Qual a condição das histórias do passado para o homem? Antes de respondermos, devemos saber que estas histórias são todas fictícias. Sua condição é nos tirar dessa realidade; nos tirar do mundo. Os mitos e religiões, têm como núcleo, o paradoxo. No fundo os nossos relatos é para responder quem somos, ou responder o que é o homem. Mas Deus não pergunta ao homem o que ele é, ou quem ele é, mas “onde estás”? (Gn. 3,9). A pergunta mais cabal em nossos tempos, não é saber quem somos, mas é saber onde estamos, e como sair do lugar em que estamos.

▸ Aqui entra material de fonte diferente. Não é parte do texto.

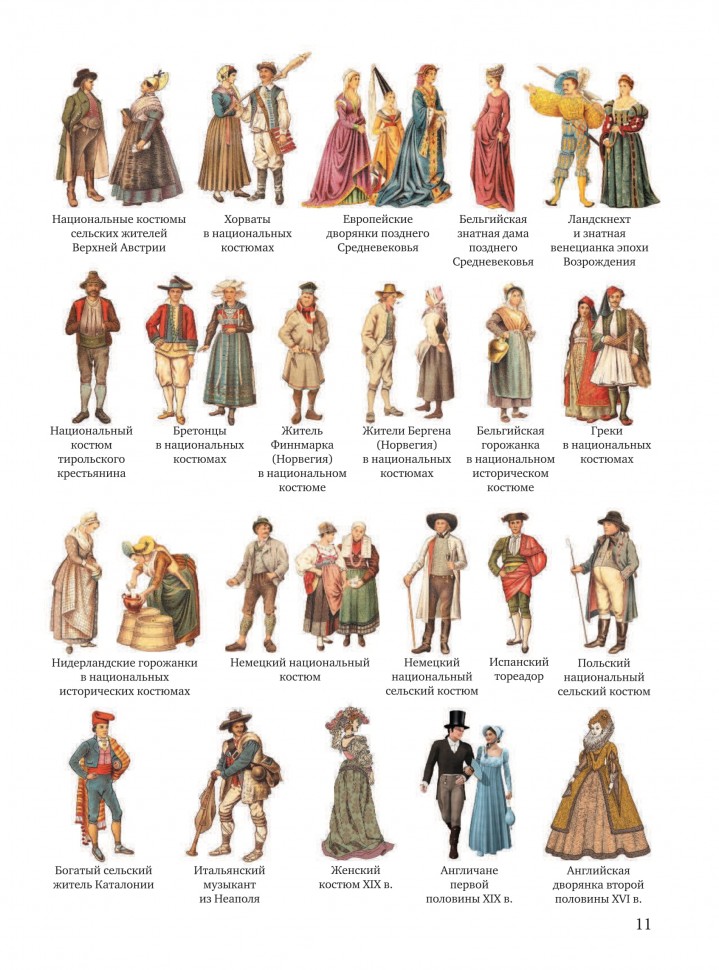 Национальные костюмы сельских жителей Верхней Австрии

Хорваты в национальных костюмах

Европейские дворянки позднего Средневековья

Бельгийская знатная дама позднего Средневековья

Ландскнехт и знатная венецианка эпохи Возрождения

Национальный костюм тирольского крестьянина

Бретонцы в национальных костюмах

Житель Финнмарка (Норвегия) в национальном костюме

Жители Бергена (Норвегия) в национальных костюмах

Бельгийская горожанка в национальном историческом костюме

Греки в национальных костюмах

Нидерландские горожанки в национальных исторических костюмах

Немецкий национальный костюм

Немецкий национальный сельский костюм

Испанский тореадор

Польский национальный сельский костюм

Богатый сельский житель Каталонии

Итальянский музыкант из Неаполя

Женский костюм XIX в.

Англичане первой половины XIX в.

Английская дворянка второй половины XVI в.

11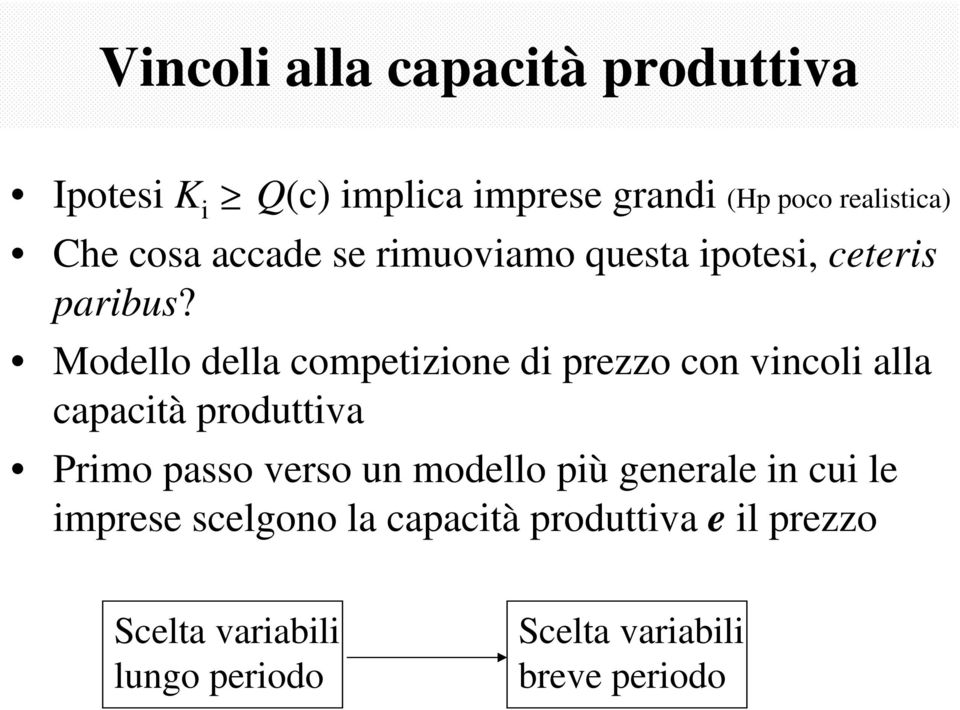 Vincoli alla capacità produttiva

• Ipotesi $K_i \geq Q(c)$ implica imprese grandi (Hp poco realistica)
• Che cosa accade se rimuoviamo questa ipotesi, ceteris paribus?
• Modello della competizione di prezzo con vincoli alla capacità produttiva
• Primo passo verso un modello più generale in cui le imprese scelgono la capacità produttiva e il prezzo

Scelta variabili lungo periodo

Scelta variabili breve periodo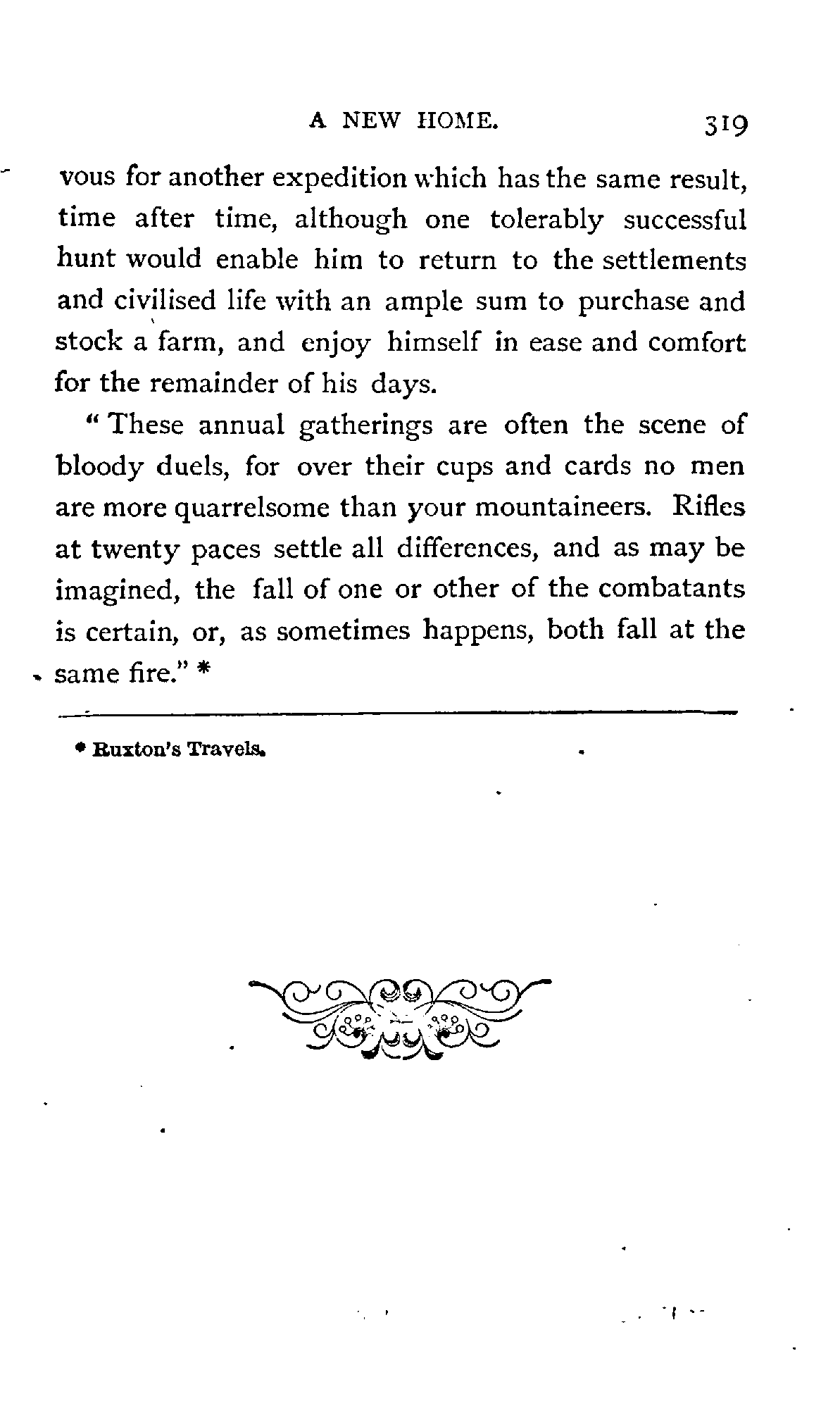 A NEW HOME. 319

vous for another expedition which has the same result, time after time, although one tolerably successful hunt would enable him to return to the settlements and civilised life with an ample sum to purchase and stock a farm, and enjoy himself in ease and comfort for the remainder of his days.

"These annual gatherings are often the scene of bloody duels, for over their cups and cards no men are more quarrelsome than your mountaineers. Rifles at twenty paces settle all differences, and as may be imagined, the fall of one or other of the combatants is certain, or, as sometimes happens, both fall at the same fire." *

* Ruxton's Travels.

Em tempos de pós-verdade não existem mentiras e isso é assustador, já que se os relatos e fake news, fossem mentiras, poderíamos reparar os fatos. A mentira é uma verdade e é feita para não durar. E a verdade que mais nos interessa é a que não dura. Esta verdade deve ser feita para o futuro, pois não podem durar no eterno presente. E mesmo as verdades eternas, devem não durar. O que é o amor hoje? Assim como as verdades, a misericórdia (tema central desta conferência) não foi feita para durar.
A verdade tornou-se uma mercadoria: Hoje ela é feita para ser comprada nas prateleiras dos supermercados. E se ela é uma mercadoria ela tem seus produtores, pessoas que são pagas para elaborarem verdades. A verdade é icônica: A verdade foi feita para ser olhada pelas pessoas; vista, vislumbrada. Deve ser impactante, só assim ela nos prende a atenção. Esta verdade é delirante: Ela tem uma resposta para cada uma de nossas necessidades.
Assim surge a pergunta de não nos preocuparmos de sabermos quem somos, mas onde estamos. A sociedade humana quer se situar no espaço-tempo, entre um passado e um futuro. Um passado perdido, que não tem volta e um futuro de proposta que nunca chegam. Mas onde fica a “misericórdia” nessa história? Ela tem um nome que é “cuidado”. Hoje não temos mais cuidado com os outros nem com o mundo. Como vamos entender da misericórdia nesse mundo da falta de comprometimento? De certo modo, a misericórdia também tornou-se uma mercadoria. Ela é icônica e produzida.
Hoje nós nos amamos virtualmente. Sou capaz de me comover com pessoas morrendo na TV, mas não com os mendigos da rua de casa. E os produtores das verdades sabem disso. Nós temos que pensar e repensar o que significa o “cuidade” (misericórdia). Então, não devemos olhar como um cálculo, mas num sentido de “cuidado”. Pascal afirmava que temos que ter um comprometimento com o outro como em forma de empatia. Atrás de um corpo tem um ser-aí.
Nos tempos de pós-verdades, nós estamos vendendo o corpo, limitando o conhecimento do outro apenas ao corpo. O homem não é só um corpo, é um ser para o espírito. Hoje não sentimos com as pessoas seus sofrimentos. Para onde vai nos levar esses tempos de pós-verdades sem misericórdia? Se não nos comprometermos com o olhar de misericórdia ao outro, como vamos viver em tempos de pós-verdades?